--- DATA TO PROCESS ---

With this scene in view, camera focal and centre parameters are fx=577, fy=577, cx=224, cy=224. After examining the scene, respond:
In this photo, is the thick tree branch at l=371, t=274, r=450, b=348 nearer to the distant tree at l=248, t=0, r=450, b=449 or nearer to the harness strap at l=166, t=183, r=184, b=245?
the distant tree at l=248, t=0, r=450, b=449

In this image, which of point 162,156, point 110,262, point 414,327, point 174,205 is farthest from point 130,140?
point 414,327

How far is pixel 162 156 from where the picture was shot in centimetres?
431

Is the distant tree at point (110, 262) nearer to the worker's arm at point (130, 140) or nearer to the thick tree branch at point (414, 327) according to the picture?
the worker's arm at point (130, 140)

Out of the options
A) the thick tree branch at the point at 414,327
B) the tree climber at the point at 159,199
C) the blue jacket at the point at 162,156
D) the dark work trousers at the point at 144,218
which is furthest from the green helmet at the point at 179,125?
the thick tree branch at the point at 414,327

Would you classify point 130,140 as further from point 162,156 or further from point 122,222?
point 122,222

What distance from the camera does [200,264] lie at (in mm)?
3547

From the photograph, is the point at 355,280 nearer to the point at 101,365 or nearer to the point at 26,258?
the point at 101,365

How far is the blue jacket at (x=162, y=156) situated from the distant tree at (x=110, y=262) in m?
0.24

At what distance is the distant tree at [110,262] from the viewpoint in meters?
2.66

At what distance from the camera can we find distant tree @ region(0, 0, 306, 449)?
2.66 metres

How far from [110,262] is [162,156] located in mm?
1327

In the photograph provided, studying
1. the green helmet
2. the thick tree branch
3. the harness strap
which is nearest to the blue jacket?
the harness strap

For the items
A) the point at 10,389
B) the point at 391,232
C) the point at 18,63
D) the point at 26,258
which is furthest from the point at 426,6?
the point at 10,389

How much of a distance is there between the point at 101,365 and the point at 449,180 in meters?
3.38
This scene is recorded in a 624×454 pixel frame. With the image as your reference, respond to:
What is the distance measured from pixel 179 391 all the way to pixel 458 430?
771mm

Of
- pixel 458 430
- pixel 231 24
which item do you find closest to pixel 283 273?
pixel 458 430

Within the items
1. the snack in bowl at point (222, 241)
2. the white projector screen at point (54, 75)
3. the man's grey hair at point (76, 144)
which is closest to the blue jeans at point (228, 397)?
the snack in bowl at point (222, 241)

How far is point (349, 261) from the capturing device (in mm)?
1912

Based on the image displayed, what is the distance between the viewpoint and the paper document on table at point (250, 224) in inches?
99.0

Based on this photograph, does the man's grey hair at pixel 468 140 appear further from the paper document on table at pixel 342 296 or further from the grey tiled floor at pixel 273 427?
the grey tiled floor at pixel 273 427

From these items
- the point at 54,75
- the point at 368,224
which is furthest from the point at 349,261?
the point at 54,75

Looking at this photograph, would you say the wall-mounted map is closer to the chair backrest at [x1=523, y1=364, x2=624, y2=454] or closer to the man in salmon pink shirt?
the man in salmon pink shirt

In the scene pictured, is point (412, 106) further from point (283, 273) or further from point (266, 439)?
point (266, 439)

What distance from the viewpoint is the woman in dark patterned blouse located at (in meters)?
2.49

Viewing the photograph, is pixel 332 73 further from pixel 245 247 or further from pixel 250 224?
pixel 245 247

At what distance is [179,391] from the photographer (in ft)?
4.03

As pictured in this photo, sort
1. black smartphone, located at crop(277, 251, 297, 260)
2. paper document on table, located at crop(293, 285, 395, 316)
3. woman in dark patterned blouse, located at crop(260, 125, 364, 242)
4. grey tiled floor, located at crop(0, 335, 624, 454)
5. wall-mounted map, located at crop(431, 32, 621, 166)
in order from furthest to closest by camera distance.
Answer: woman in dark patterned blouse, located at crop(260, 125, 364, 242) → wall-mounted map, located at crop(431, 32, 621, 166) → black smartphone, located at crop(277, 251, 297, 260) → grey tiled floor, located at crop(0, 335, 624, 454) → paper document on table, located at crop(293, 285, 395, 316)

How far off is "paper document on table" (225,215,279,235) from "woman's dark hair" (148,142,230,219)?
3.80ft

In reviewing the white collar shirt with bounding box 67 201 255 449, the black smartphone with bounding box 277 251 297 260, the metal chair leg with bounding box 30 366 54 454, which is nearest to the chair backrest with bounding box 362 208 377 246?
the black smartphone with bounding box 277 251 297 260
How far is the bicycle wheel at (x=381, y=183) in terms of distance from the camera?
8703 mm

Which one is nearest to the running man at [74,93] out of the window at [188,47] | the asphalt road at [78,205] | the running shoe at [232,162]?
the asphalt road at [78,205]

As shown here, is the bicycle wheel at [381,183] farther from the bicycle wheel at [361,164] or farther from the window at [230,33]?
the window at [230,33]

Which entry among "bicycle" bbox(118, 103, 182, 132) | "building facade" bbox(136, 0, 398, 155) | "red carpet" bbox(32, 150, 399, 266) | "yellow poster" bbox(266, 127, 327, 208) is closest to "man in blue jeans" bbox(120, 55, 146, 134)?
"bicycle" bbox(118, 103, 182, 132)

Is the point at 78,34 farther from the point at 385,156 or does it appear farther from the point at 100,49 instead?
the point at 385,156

---

WHAT YOU WILL DO:
Rewrite the listing above, replacing every occurrence of "green helmet" with "orange helmet" and leaving everything else unchanged.

WRITTEN SOLUTION:
With this scene in view, camera focal and centre parameters are fx=577, fy=577, cx=224, cy=224. After examining the scene, respond:
In this photo, is the thick tree branch at l=371, t=274, r=450, b=348 nearer to the distant tree at l=248, t=0, r=450, b=449 or nearer to the harness strap at l=166, t=183, r=184, b=245?
the distant tree at l=248, t=0, r=450, b=449

In this image, which of point 162,156, point 110,262, point 414,327, point 174,205 is farthest from point 130,140?
point 414,327

How far is pixel 162 156 from where the picture was shot in centimetres?
431

Is the distant tree at point (110, 262) nearer to the worker's arm at point (130, 140) or nearer to the thick tree branch at point (414, 327) according to the picture?
the worker's arm at point (130, 140)

Out of the options
A) the thick tree branch at the point at 414,327
B) the tree climber at the point at 159,199
C) the blue jacket at the point at 162,156
D) the dark work trousers at the point at 144,218
which is furthest from the orange helmet at the point at 179,125?
the thick tree branch at the point at 414,327

Would you classify point 130,140 as further from point 162,156 or further from point 122,222?
point 122,222

What distance from the camera does [200,264] lie at (in mm)?
3547

From the photograph, is the point at 355,280 nearer to the point at 101,365 or nearer to the point at 26,258?
the point at 101,365

How far is the blue jacket at (x=162, y=156) situated from the distant tree at (x=110, y=262) in m?
0.24

At what distance is the distant tree at [110,262] from the viewpoint in meters?
2.66

At what distance from the camera can we find distant tree @ region(0, 0, 306, 449)?
2.66 metres

How far from [110,262] is [162,156] located in mm?
1327

In the photograph provided, studying
1. the orange helmet
2. the thick tree branch
3. the harness strap
which is nearest to the blue jacket?
the harness strap

For the items
A) the point at 10,389
B) the point at 391,232
C) the point at 18,63
D) the point at 26,258
which is furthest from the point at 426,6?
the point at 10,389

How much of a distance is there between the point at 101,365 and the point at 449,180 in meters?
3.38
This scene is recorded in a 624×454 pixel frame. With the image as your reference, respond to:
What is the distance measured from pixel 179 391 all the way to pixel 458 430?
771mm

Of
- pixel 458 430
- pixel 231 24
which item do you find closest to pixel 283 273?
pixel 458 430

Within the items
1. the snack in bowl at point (222, 241)
2. the white projector screen at point (54, 75)
3. the man's grey hair at point (76, 144)
which is closest to the blue jeans at point (228, 397)?
the snack in bowl at point (222, 241)

How far is point (349, 261) from the capturing device (in mm)?
1912

Based on the image displayed, what is the distance between the viewpoint and the paper document on table at point (250, 224) in inches?
99.0

Based on this photograph, does the man's grey hair at pixel 468 140 appear further from the paper document on table at pixel 342 296 or further from the grey tiled floor at pixel 273 427?
the grey tiled floor at pixel 273 427

From these items
- the point at 54,75
- the point at 368,224
which is furthest from the point at 349,261?
the point at 54,75

Looking at this photograph, would you say the wall-mounted map is closer to the chair backrest at [x1=523, y1=364, x2=624, y2=454] or closer to the man in salmon pink shirt?
the man in salmon pink shirt

In the scene pictured, is point (412, 106) further from point (283, 273) or further from point (266, 439)?
point (266, 439)

What distance from the viewpoint is the woman in dark patterned blouse located at (in meters)?
2.49

Viewing the photograph, is pixel 332 73 further from pixel 245 247 or further from pixel 250 224?
pixel 245 247

At what distance is [179,391] from the photographer (in ft)?
4.03

As pictured in this photo, sort
1. black smartphone, located at crop(277, 251, 297, 260)
2. paper document on table, located at crop(293, 285, 395, 316)
3. woman in dark patterned blouse, located at crop(260, 125, 364, 242)
4. grey tiled floor, located at crop(0, 335, 624, 454)
5. wall-mounted map, located at crop(431, 32, 621, 166)
in order from furthest to closest by camera distance.
Answer: woman in dark patterned blouse, located at crop(260, 125, 364, 242) → wall-mounted map, located at crop(431, 32, 621, 166) → black smartphone, located at crop(277, 251, 297, 260) → grey tiled floor, located at crop(0, 335, 624, 454) → paper document on table, located at crop(293, 285, 395, 316)

How far off is "paper document on table" (225,215,279,235) from "woman's dark hair" (148,142,230,219)?
3.80ft

In reviewing the white collar shirt with bounding box 67 201 255 449, the black smartphone with bounding box 277 251 297 260, the metal chair leg with bounding box 30 366 54 454, which is nearest to the chair backrest with bounding box 362 208 377 246?
the black smartphone with bounding box 277 251 297 260
How far is the bicycle wheel at (x=381, y=183) in terms of distance from the camera?
8703 mm

Which one is nearest to the running man at [74,93] out of the window at [188,47] | the asphalt road at [78,205] | the running shoe at [232,162]?
the asphalt road at [78,205]

As shown here, is the bicycle wheel at [381,183] farther from the bicycle wheel at [361,164] or farther from the window at [230,33]?
the window at [230,33]

Which entry among "bicycle" bbox(118, 103, 182, 132) | "building facade" bbox(136, 0, 398, 155) | "red carpet" bbox(32, 150, 399, 266) | "yellow poster" bbox(266, 127, 327, 208) is closest to "man in blue jeans" bbox(120, 55, 146, 134)?
"bicycle" bbox(118, 103, 182, 132)

Is the point at 78,34 farther from the point at 385,156 or does it appear farther from the point at 100,49 instead?
the point at 385,156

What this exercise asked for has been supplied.